* _課題の記録_:
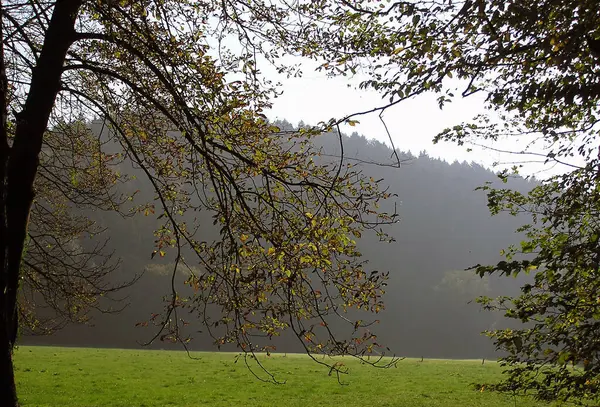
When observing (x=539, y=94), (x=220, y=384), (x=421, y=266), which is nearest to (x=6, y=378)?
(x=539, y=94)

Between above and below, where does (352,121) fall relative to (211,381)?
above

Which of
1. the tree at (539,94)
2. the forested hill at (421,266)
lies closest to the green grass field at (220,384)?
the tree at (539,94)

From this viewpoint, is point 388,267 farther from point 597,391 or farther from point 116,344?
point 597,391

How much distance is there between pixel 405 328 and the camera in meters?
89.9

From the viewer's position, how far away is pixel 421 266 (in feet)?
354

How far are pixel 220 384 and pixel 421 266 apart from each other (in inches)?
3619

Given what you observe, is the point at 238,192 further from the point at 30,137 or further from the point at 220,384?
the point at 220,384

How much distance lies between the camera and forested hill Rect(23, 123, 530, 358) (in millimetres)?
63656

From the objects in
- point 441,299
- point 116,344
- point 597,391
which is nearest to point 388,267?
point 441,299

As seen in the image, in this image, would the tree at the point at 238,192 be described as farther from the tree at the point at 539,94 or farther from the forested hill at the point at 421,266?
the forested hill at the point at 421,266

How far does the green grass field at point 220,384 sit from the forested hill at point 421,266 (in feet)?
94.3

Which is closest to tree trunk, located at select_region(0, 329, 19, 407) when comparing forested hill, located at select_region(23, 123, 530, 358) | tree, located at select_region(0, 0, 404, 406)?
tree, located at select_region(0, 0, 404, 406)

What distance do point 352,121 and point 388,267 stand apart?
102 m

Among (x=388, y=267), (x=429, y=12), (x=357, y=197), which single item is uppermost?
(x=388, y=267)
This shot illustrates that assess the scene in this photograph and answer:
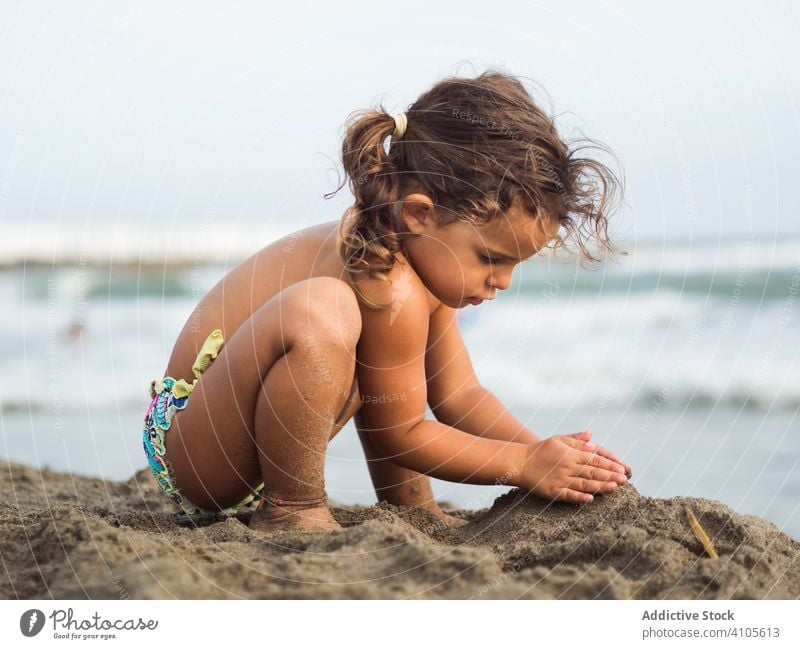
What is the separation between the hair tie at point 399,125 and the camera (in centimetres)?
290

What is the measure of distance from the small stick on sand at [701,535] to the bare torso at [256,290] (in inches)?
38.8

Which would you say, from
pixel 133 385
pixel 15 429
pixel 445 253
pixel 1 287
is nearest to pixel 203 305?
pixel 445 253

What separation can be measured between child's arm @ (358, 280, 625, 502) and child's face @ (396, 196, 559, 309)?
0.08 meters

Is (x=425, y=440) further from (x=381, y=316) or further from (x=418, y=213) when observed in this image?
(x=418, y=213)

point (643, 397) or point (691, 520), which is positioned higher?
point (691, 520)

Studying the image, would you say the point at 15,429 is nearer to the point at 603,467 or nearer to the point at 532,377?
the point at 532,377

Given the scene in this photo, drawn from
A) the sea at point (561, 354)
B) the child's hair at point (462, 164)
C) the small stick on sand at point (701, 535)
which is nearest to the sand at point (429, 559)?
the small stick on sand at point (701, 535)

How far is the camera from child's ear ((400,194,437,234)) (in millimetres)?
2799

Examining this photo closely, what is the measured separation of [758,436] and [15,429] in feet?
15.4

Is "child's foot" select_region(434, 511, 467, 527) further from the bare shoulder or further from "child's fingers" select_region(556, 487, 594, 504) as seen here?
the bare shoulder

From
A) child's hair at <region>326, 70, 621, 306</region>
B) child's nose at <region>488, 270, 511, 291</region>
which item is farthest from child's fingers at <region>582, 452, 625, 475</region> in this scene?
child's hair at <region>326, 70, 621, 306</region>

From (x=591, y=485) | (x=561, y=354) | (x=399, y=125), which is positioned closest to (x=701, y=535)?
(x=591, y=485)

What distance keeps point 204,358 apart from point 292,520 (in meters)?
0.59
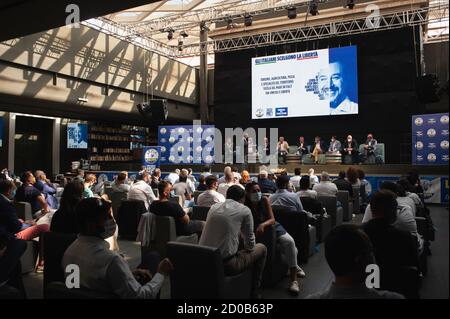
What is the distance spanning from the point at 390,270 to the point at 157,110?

* _課題の目的_: 上の記録をすべて、一字一句変えずにもう一度書き出しなさい。ただし、画像は解答に含めないこと。

* _解答_:
When observing (x=539, y=94), (x=220, y=384), (x=421, y=266), which is nearest to (x=6, y=378)?
(x=539, y=94)

Between above and below, where does (352,121) fall relative to (211,381)?
above

Which of
1. the tree at (539,94)
2. the forested hill at (421,266)
lies closest to the green grass field at (220,384)?
the tree at (539,94)

From this viewpoint, is point 388,267 farther from point 597,391 or farther from point 116,344?
point 597,391

How much distance is there between pixel 405 328 and the camera in meters?
89.9

From the viewer's position, how far away is pixel 421 266 (in feet)?
354

How far are pixel 220 384 and pixel 421 266 apart from each other (in inches)?
3619

Given what you observe, is the point at 238,192 further from the point at 30,137 or further from the point at 220,384?
the point at 220,384

How much distance lies between the camera and forested hill Rect(23, 123, 530, 358) (in millimetres)?
63656

From the objects in
- point 441,299
- point 116,344
- point 597,391
which is nearest to point 388,267?
point 441,299

As seen in the image, in this image, would the tree at the point at 238,192 be described as farther from the tree at the point at 539,94 or farther from the forested hill at the point at 421,266?
the forested hill at the point at 421,266

How far does the green grass field at point 220,384 sit from the forested hill at point 421,266 (in feet)?
94.3

Which is closest to tree trunk, located at select_region(0, 329, 19, 407) when comparing forested hill, located at select_region(23, 123, 530, 358) | tree, located at select_region(0, 0, 404, 406)?
tree, located at select_region(0, 0, 404, 406)

What distance do point 352,121 and point 388,267 stand apart?
102 m

Among (x=388, y=267), (x=429, y=12), (x=357, y=197), which single item is uppermost?
(x=388, y=267)
This shot illustrates that assess the scene in this photograph and answer:
What is the separation between the hair tie at point 399,125 and the camera (in centimetres)?
290

What is the measure of distance from the small stick on sand at [701,535] to the bare torso at [256,290] (in inches)?
38.8

Which would you say, from
pixel 133 385
pixel 15 429
pixel 445 253
pixel 1 287
is nearest to pixel 203 305?
pixel 445 253

What separation can be measured between child's arm @ (358, 280, 625, 502) and child's face @ (396, 196, 559, 309)?
0.08 meters

Is (x=425, y=440) further from (x=381, y=316) or further from (x=418, y=213) when observed in this image?
(x=418, y=213)

point (643, 397) or point (691, 520), which is positioned higher?
point (691, 520)

Studying the image, would you say the point at 15,429 is nearer to the point at 603,467 or nearer to the point at 532,377?
the point at 532,377

Given the scene in this photo, drawn from
A) the sea at point (561, 354)
B) the child's hair at point (462, 164)
C) the small stick on sand at point (701, 535)
which is nearest to the sand at point (429, 559)?
the small stick on sand at point (701, 535)

How far is the camera from child's ear ((400,194,437,234)) (in millimetres)?
2799

Examining this photo closely, what is the measured separation of [758,436] and [15,429] in feet?
15.4

Is "child's foot" select_region(434, 511, 467, 527) further from the bare shoulder or further from "child's fingers" select_region(556, 487, 594, 504) as seen here?
the bare shoulder

From
A) child's hair at <region>326, 70, 621, 306</region>
B) child's nose at <region>488, 270, 511, 291</region>
which item is farthest from child's fingers at <region>582, 452, 625, 475</region> in this scene?
child's hair at <region>326, 70, 621, 306</region>

From (x=591, y=485) | (x=561, y=354) | (x=399, y=125), which is positioned closest to (x=701, y=535)?
(x=591, y=485)

What distance keeps point 204,358 apart from point 292,520 (in meters)?
0.59
What is the distance spanning from the point at 390,270 to the point at 157,110?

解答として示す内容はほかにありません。